_Task objective_
Please transcribe the entries that follow exactly as they stand, skipping each picture.

_Source records_

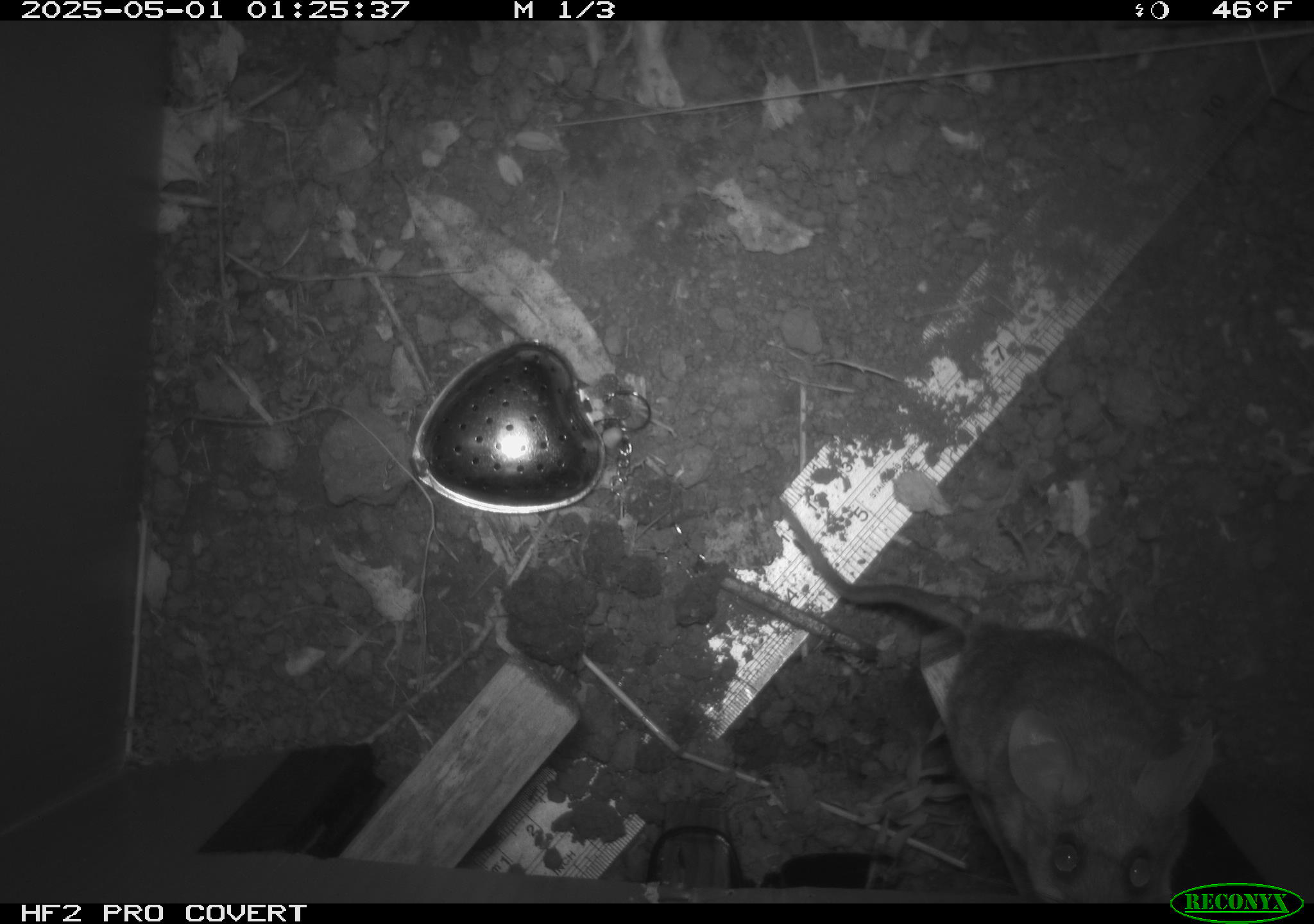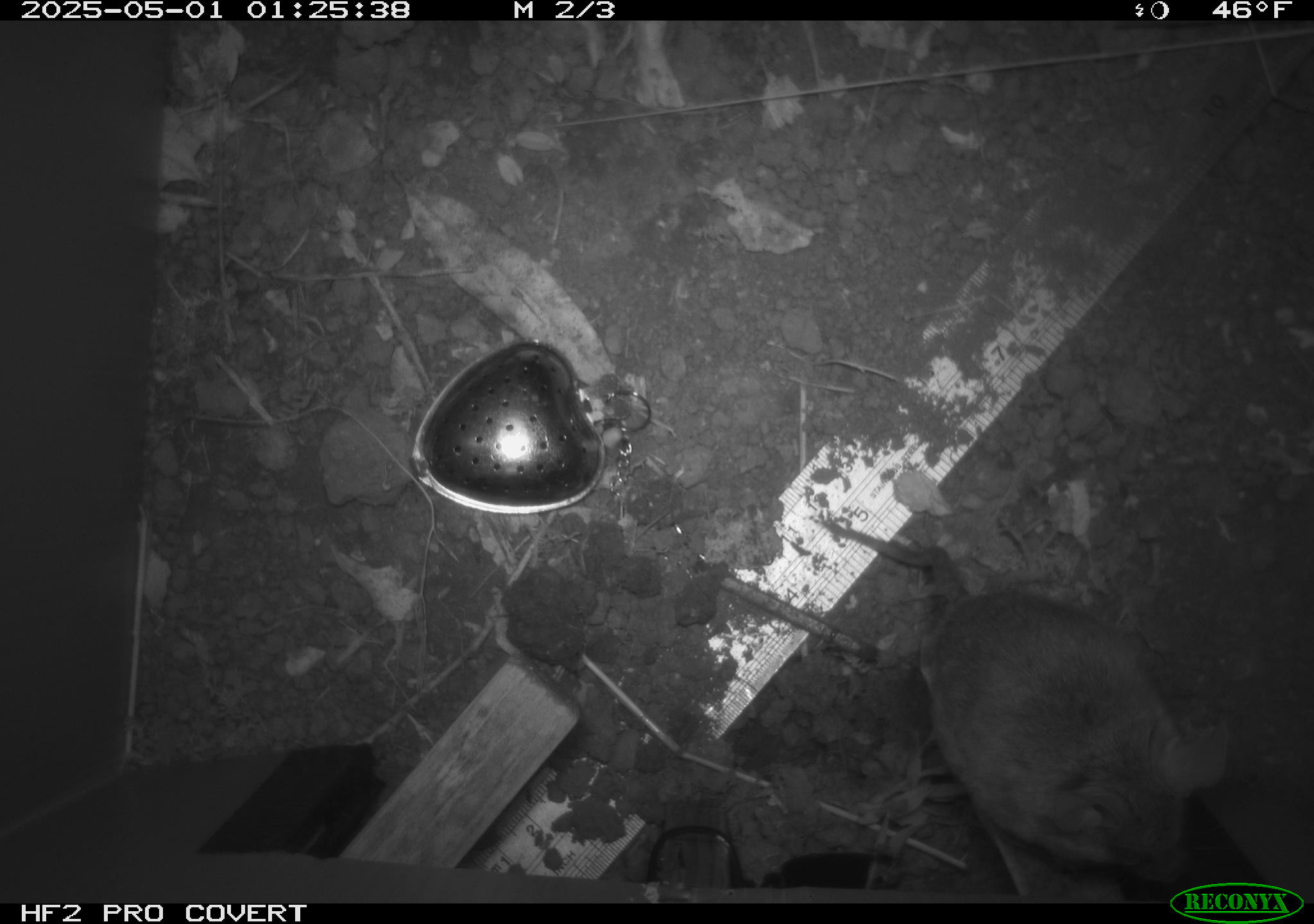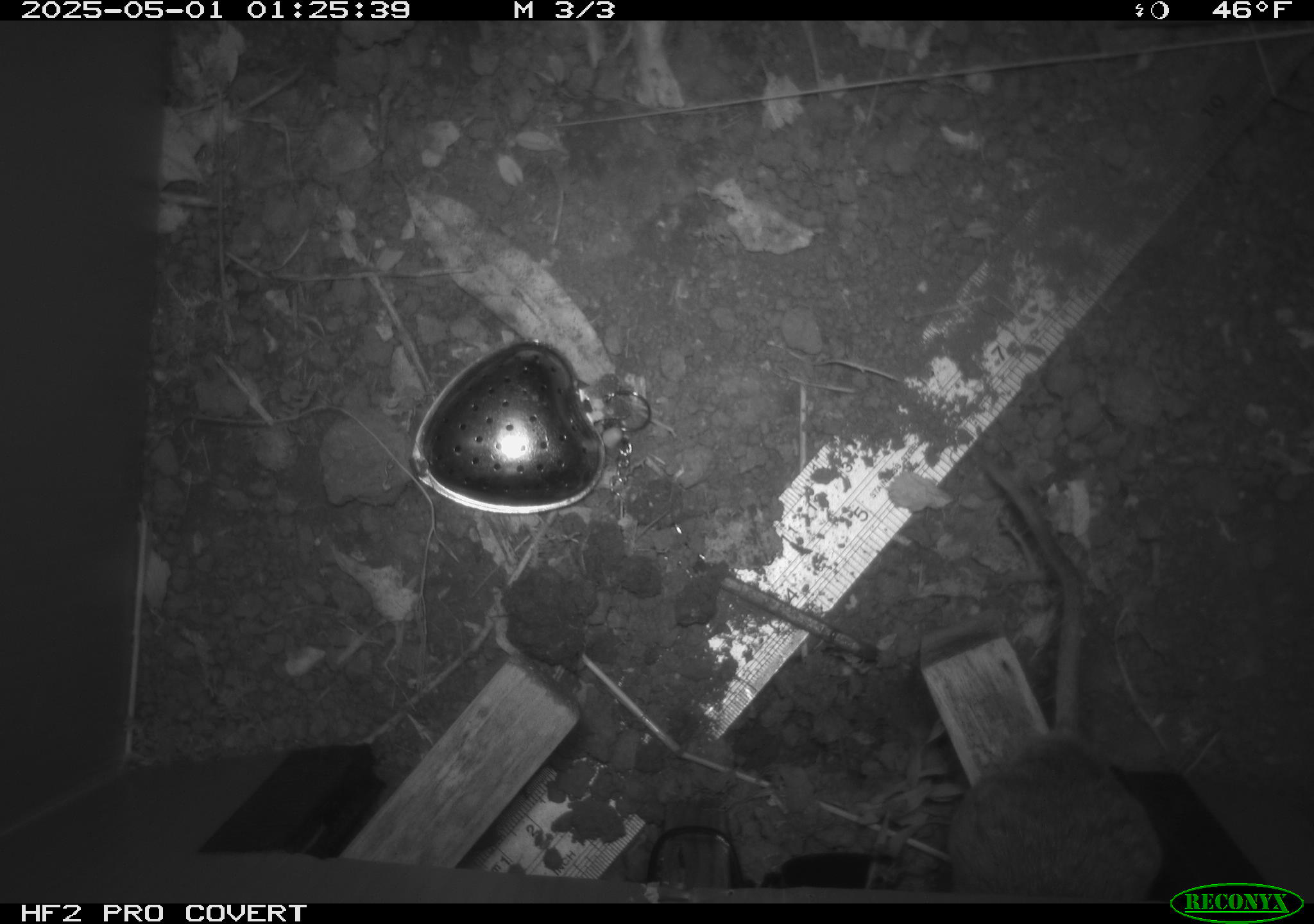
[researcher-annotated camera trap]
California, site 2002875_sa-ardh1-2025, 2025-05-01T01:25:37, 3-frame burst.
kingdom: Animalia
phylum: Chordata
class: Mammalia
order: Rodentia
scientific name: Rodentia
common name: mouse species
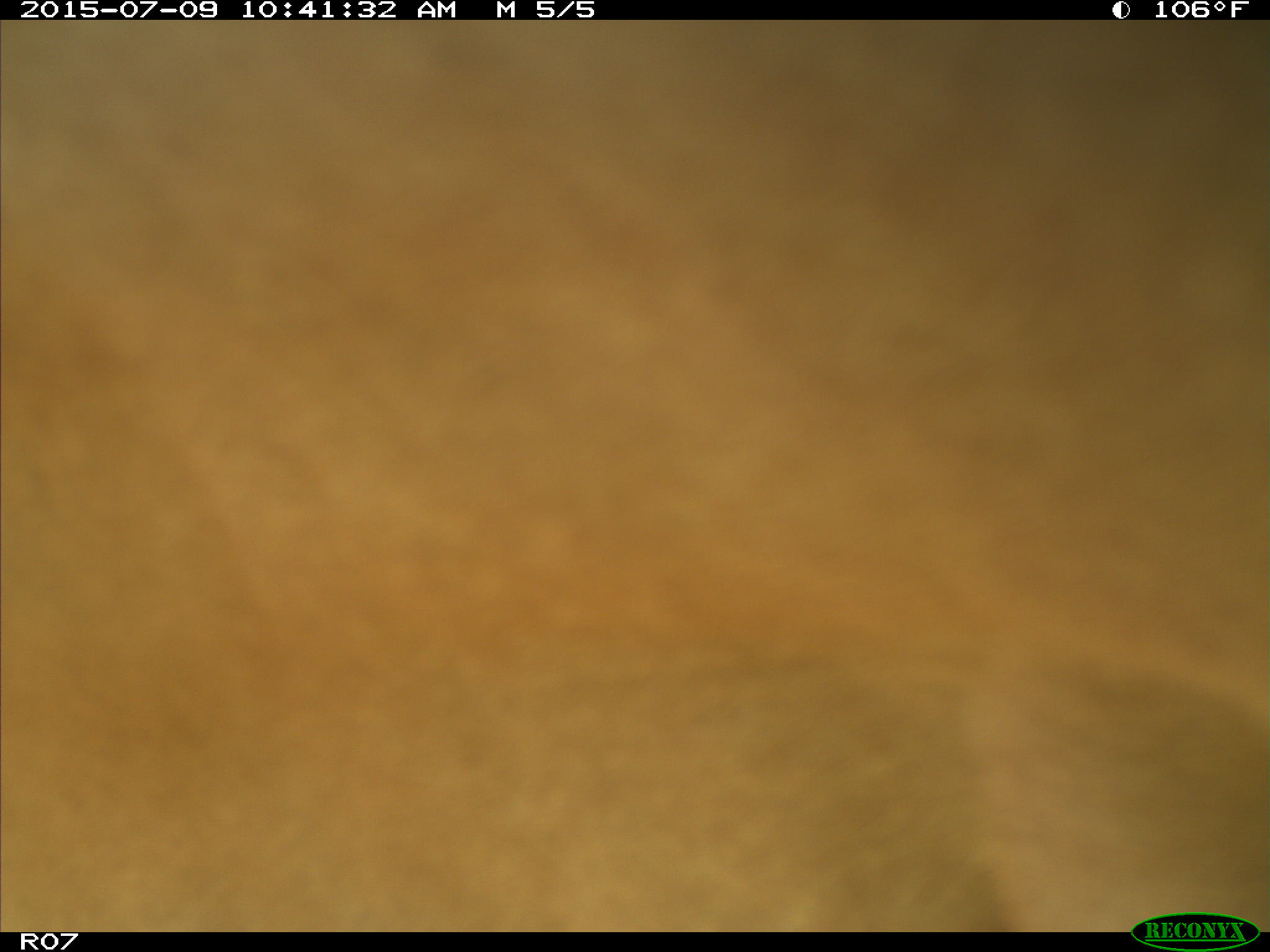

_Output for this task_
[researcher-annotated camera trap]
California, site 2002875_sa-ardh1-2025, 2025-05-01T01:25:37, 3-frame burst.
kingdom: Animalia
phylum: Chordata
class: Mammalia
order: Rodentia
scientific name: Rodentia
common name: mouse species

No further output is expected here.